SELECT STRAIGHT_JOIN table.field FROM table WHERE table.id IN (...)
but beware: in most cases mysql optimizer works pretty well, so I would recommend to use it only when you have this kind of problem
This is similar to my case, where I have a table named tabel_buku_besar. What I need are
Looking for record that have account_code='101.100' in tabel_buku_besar which have companyarea='20000' and also have IDR as currency
I need to get all record from tabel_buku_besar which have account_code same as step 1 but have transaction_number in step 1 result
while using select ... from...where....transaction_number in (select transaction_number from ....), my query running extremely slow and sometimes causing request time out or make my application not responding...
I try this combination and the result...not bad...
`select DATE_FORMAT(L.TANGGAL_INPUT,'%d-%m-%y') AS TANGGAL,
L.TRANSACTION_NUMBER AS VOUCHER,
L.ACCOUNT_CODE,
C.DESCRIPTION,
L.DEBET,
L.KREDIT
from (select * from tabel_buku_besar A
where A.COMPANYAREA='$COMPANYAREA'
AND A.CURRENCY='$Currency'
AND A.ACCOUNT_CODE!='$ACCOUNT'
AND (A.TANGGAL_INPUT BETWEEN STR_TO_DATE('$StartDate','%d/%m/%Y') AND STR_TO_DATE('$EndDate','%d/%m/%Y'))) L
INNER JOIN (select * from tabel_buku_besar A
where A.COMPANYAREA='$COMPANYAREA'
AND A.CURRENCY='$Currency'
AND A.ACCOUNT_CODE='$ACCOUNT'
AND (A.TANGGAL_INPUT BETWEEN STR_TO_DATE('$StartDate','%d/%m/%Y') AND STR_TO_DATE('$EndDate','%d/%m/%Y'))) R ON R.TRANSACTION_NUMBER=L.TRANSACTION_NUMBER AND R.COMPANYAREA=L.COMPANYAREA
LEFT OUTER JOIN master_account C ON C.ACCOUNT_CODE=L.ACCOUNT_CODE AND C.COMPANYAREA=L.COMPANYAREA
ORDER BY L.TANGGAL_INPUT,L.TRANSACTION_NUMBER`
I find this to be the most efficient for finding if a value exists, logic can easily be inverted to find if a value doesn't exist (ie IS NULL);
SELECT * FROM primary_table st1
LEFT JOIN comparision_table st2 ON (st1.relevant_field = st2.relevant_field)

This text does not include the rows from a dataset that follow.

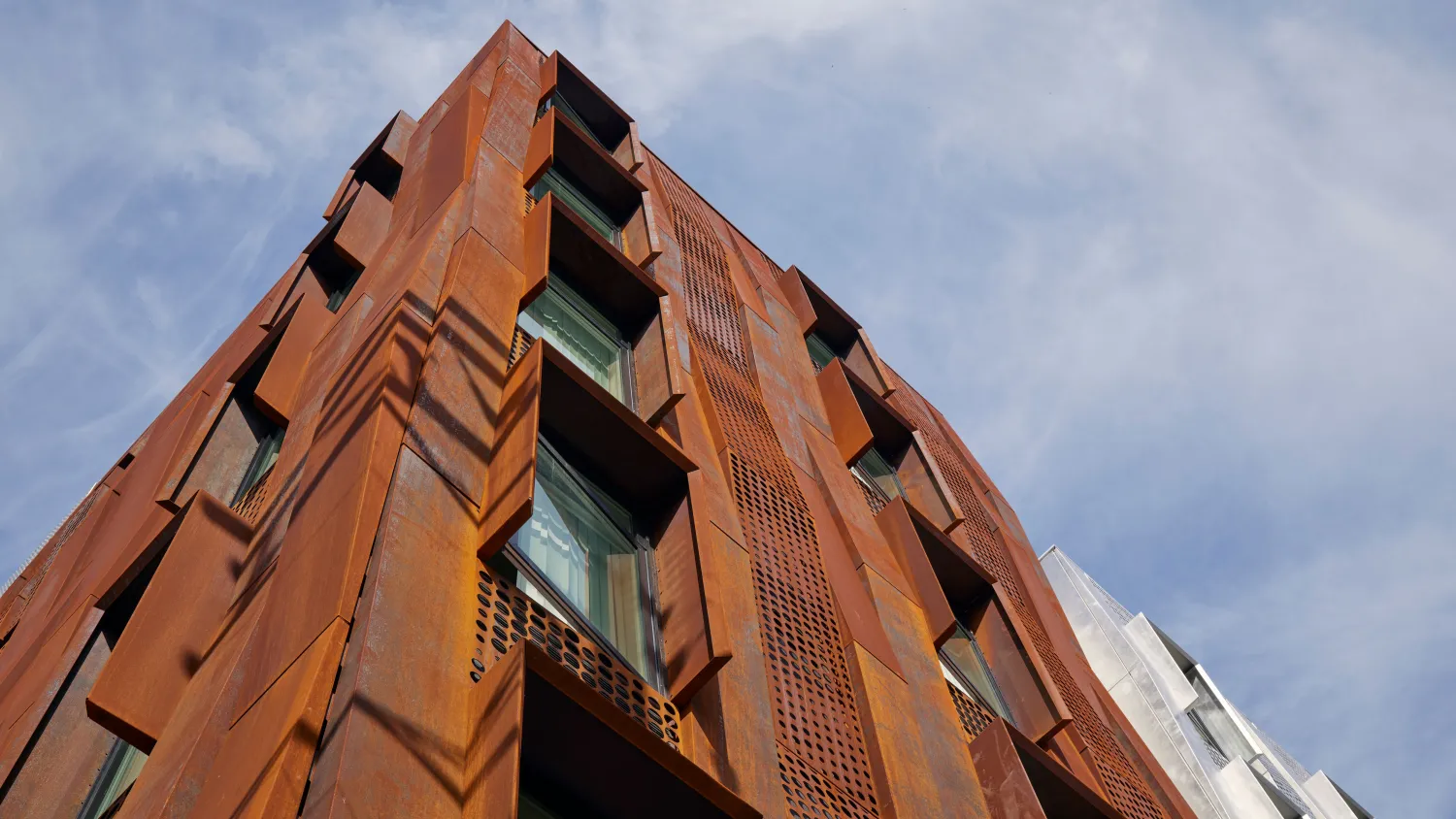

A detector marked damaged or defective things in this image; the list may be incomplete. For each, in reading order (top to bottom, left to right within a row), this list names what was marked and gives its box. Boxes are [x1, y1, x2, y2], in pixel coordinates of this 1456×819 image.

rusted steel panel [333, 181, 393, 269]
rusted steel panel [416, 86, 489, 234]
rusted steel panel [483, 56, 542, 173]
rusted steel panel [84, 494, 251, 756]
rusted steel panel [190, 622, 349, 819]
rusted steel panel [256, 295, 338, 421]
rusted steel panel [230, 302, 428, 724]
rusted steel panel [301, 447, 478, 819]
rusted steel panel [405, 225, 524, 506]
rusted steel panel [460, 639, 524, 819]
rusted steel panel [480, 340, 545, 558]
rusted steel panel [815, 360, 868, 468]
rusted steel panel [874, 500, 955, 648]
rusted steel panel [967, 724, 1048, 819]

WHERE st2.primaryKey IS NOT NULL
*Replace relevant_field with the name of the value that you want to check exists in your table
*Replace primaryKey with the name of the primary key column on the comparison table.
It's slow because your sub-query is executed once for every comparison between relevant_field and your IN clause's sub-query. You can avoid that like so:
SELECT *
FROM some_table T1 INNER JOIN
(
SELECT relevant_field
FROM some_table
GROUP BY relevant_field
HAVING COUNT(*) > 1
) T2
USING(relevant_field)
This creates a derived table (in memory unless it's too large to fit) as T2, then INNER JOIN's it with T1. The JOIN happens one time, so the query is executed one time.
I find this particularly handy for optimising cases where a pivot is used to associate a bulk data table with a more specific data table and you want to produce counts of the bulk table based on a subset of the more specific one's related rows. If you can narrow down the bulk rows to <5% then the resulting sparse accesses will generally be faster than a full table scan.
ie you have a Users table (condition), an Orders table (pivot) and LineItems table (bulk) which references counts of Products. You want the sum of Products grouped by User in PostCode '90210'. In this case the JOIN will be orders of magnitude smaller than when using WHERE relevant_field IN( SELECT * FROM (...) T2 ), and therefore much faster, especially if that JOIN is spilling to disk!